Right now things feel chaotic, there are so many visits and back and forth for him and he doesn't handle it well. There isn't an end in sight just yet so it just feels like this long marathon where they keep adding an extra mile when you think you see the finish line. I'm doing a lot of the driving and let me just say two toddlers in Florida traffic is anything but fun! I'm battling my own emotions and constantly dealing with the tension of wanting his birth mom to succeed and have this beautiful redemption story of breaking the cycle and getting her boy back. But then some days selfishly wishing she would fail or make a mistake so we might get to keep him and know he's safe forever. My mind can start spinning with thoughts like "we've done all the hard work, and now she just gets to waltz in and reap the benefits!" or "we're so much more stable and he already thinks I'm his Mom, this isn't fair". And the reality is, it isn't fair. Fostering is HARD. I could sit up on a pedestal and judge his parents all day long, but it's not my place. They are his birth parents and they are broken people just like us. A friend of ours asked my husband the other day how he could specifically pray for him during this time. His response hit me hard because it was simple but so wise, he said "pray that I would stop being the judge".

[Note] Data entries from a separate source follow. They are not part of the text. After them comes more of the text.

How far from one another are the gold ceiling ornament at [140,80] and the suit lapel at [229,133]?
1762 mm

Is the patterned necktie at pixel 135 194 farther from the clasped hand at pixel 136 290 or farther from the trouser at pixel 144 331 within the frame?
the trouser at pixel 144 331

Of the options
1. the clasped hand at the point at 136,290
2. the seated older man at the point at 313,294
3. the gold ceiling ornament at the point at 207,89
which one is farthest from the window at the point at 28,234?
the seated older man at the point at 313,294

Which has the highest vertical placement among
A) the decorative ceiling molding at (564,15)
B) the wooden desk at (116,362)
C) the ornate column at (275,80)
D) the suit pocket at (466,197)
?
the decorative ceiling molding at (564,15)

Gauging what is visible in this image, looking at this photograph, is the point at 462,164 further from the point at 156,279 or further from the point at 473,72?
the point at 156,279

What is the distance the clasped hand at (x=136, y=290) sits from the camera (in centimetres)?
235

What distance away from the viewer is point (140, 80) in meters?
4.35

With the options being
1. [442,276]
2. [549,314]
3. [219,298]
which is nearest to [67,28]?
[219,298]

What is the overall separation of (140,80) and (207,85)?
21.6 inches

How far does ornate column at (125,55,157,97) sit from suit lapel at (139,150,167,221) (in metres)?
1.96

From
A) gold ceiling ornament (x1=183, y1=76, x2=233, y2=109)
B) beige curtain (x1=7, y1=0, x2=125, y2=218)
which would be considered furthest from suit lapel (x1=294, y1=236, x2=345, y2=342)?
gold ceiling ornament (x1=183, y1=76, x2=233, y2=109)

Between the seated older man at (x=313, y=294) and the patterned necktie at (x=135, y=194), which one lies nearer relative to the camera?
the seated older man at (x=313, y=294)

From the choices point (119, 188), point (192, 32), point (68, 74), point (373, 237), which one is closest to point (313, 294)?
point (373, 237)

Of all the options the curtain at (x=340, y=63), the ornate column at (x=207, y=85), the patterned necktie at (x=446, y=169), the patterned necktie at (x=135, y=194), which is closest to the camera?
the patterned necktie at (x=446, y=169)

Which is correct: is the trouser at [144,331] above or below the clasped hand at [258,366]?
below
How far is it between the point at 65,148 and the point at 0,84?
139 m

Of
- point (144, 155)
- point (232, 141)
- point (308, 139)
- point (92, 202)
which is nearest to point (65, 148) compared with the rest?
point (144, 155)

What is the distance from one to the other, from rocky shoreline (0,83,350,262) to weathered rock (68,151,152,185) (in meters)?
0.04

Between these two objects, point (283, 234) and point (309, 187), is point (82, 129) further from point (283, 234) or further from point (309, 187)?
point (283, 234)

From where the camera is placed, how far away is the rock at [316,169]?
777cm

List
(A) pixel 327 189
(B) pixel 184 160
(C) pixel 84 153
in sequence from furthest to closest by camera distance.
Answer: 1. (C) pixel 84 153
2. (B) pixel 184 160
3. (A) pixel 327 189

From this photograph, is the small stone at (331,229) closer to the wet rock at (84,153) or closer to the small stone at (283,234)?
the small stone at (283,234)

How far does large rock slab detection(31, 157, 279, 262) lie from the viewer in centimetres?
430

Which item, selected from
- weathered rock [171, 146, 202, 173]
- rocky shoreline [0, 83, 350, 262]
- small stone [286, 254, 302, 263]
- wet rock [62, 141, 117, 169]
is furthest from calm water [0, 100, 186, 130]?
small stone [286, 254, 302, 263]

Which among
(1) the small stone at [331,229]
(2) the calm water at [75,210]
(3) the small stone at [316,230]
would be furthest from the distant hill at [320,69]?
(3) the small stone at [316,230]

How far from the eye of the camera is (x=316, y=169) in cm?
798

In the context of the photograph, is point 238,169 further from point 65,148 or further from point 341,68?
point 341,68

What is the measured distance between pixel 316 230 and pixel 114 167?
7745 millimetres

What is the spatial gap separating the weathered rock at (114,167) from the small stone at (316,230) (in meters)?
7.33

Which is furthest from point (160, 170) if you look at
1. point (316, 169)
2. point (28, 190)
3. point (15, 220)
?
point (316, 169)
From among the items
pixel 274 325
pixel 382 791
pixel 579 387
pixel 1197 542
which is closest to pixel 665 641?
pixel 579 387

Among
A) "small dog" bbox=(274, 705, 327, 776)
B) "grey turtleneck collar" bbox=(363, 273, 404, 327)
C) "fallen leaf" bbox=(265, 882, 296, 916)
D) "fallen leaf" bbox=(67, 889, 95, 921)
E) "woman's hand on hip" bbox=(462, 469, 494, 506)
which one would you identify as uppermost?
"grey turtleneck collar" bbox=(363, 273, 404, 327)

I have a lot of interaction with his Mom these days and it started off very awkward. I would try to make small talk and she would give me one word answers. I don't really blame her, I'm sure it's intimidating to face the "other mom" who has basically raised your child. I can only imagine the feelings of resentment or inadequacy that have been harboring, where she can only see me as the enemy. But I wanted to try my hardest to show her we are both on the same team. I was getting discouraged about it and I felt God tell me to invite her to church with us on Easter. My first thought was "oh heck no!", but I finally did it, expecting a quick decline and you know what?...she said yes! I was floored, and also embarrassed about how many times I miss those promptings from the Lord because of my own pride or fear. Long story short, she didn't actually make it that day, but it was a huge turning point for us. I continued to express our love for her son and her family, and always try to emphasize that we want them to be together and we are excited for her progress. She is slowly softening towards me and we've had some really good conversations lately, which is total answered prayer! If I could see her come to know Jesus, that would be the greatest gift I could imagine. But even if I don't see that happening now, it's worth it for me to sow these seeds and let God handle the growth.
It is such a privilege that we get to forever be a part of his journey and him ours. I may never understand certain aspects of our case, or fully agree with some of the decisions made, but I know that we worked hard to love and protect him while he was with us and be his voice whenever we could. Many days ended in tears and frustration, but God was so faithful and He didn't let us quit, even when we wanted to, and I'm so glad.